In October of 1905, Anthony Comstock had John Storm arrested and brought before Magistrate Pool at the Tombs Court. Storm’s alleged crime was selling a print called “The Old Man’s Pipe Dream.” The exchange that followed was reported in the New York Morning Telegraph:
When Comstock appeared with the complaint, Magistrate Pool looked with no kindly gaze at him. “I have scrutinized this picture carefully, and shown it to many of my friends, and none of us can see where it comes under the law as obscene.”
“But that is not for you to say,” broke in Comstock, “The Court of Special Sessions already has ruled on that point.”
“I don’t care,” said Pool. “Take it away.

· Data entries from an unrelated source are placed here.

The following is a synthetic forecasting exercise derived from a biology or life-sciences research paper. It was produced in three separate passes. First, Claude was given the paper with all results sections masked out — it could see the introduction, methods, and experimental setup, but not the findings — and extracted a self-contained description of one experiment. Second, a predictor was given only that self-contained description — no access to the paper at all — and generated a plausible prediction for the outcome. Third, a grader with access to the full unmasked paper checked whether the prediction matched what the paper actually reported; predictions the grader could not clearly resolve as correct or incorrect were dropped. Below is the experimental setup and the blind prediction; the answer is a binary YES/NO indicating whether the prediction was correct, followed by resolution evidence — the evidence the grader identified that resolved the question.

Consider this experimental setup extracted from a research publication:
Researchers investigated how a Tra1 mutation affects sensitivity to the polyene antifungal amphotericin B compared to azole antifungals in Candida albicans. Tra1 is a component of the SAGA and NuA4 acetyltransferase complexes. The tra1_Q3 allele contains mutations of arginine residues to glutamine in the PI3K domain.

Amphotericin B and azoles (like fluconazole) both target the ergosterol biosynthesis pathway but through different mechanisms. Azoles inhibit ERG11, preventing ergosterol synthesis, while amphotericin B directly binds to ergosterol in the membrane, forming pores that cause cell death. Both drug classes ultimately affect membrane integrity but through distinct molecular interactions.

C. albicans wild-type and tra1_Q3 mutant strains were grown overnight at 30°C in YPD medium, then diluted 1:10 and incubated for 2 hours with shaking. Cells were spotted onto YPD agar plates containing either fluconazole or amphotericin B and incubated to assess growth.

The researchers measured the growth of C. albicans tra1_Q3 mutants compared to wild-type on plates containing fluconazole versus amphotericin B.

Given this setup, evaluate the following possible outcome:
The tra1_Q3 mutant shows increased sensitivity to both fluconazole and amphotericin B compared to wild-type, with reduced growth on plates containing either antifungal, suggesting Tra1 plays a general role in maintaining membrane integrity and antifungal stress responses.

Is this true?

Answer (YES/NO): NO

I will not entertain the complaint.”
“But…” Comstock started to say, when the Magistrate broke in. “But me no buts. You are going to cite an opinion of the Supreme Court. I don’t want to hear it. Get out of the court. I don’t want to talk to you.”
“I represent,” said Comstock, with great dignity, “an organization…”
“I know all about your organization,” broke in Pool. “Bring me some of the pictures you keep in your office and I’ll issue a warrant for you.”
Comstock tried to speak further, when the Magistrate said to the officer on the bridge: “See that this person steps down at once and leaves the courtroom immediately.”
As Mr. Comstock went out of the room he was heard to say, “I’ll have that man impeached yet.”
Unfortunately for John Storm, his day was not over. Comstock went straight to the Court of Special Sessions, presented the matter to Justice Wyatt, and Storm was held (jailed) for trial. Comstock said later that Storm was convicted, although I could find no record of the conviction or penalty.
But Comstock was not done with “Pipe Dream.” In January of 1906, he had William Schlesinger, his wife and 16-year-old daughter arrested for selling “The Old Man’s Pipe Dream” at their stationery store. William chose not to pay the $200 fine, and so spent 20 days in the city prison. Sentences on his wife and daughter were suspended.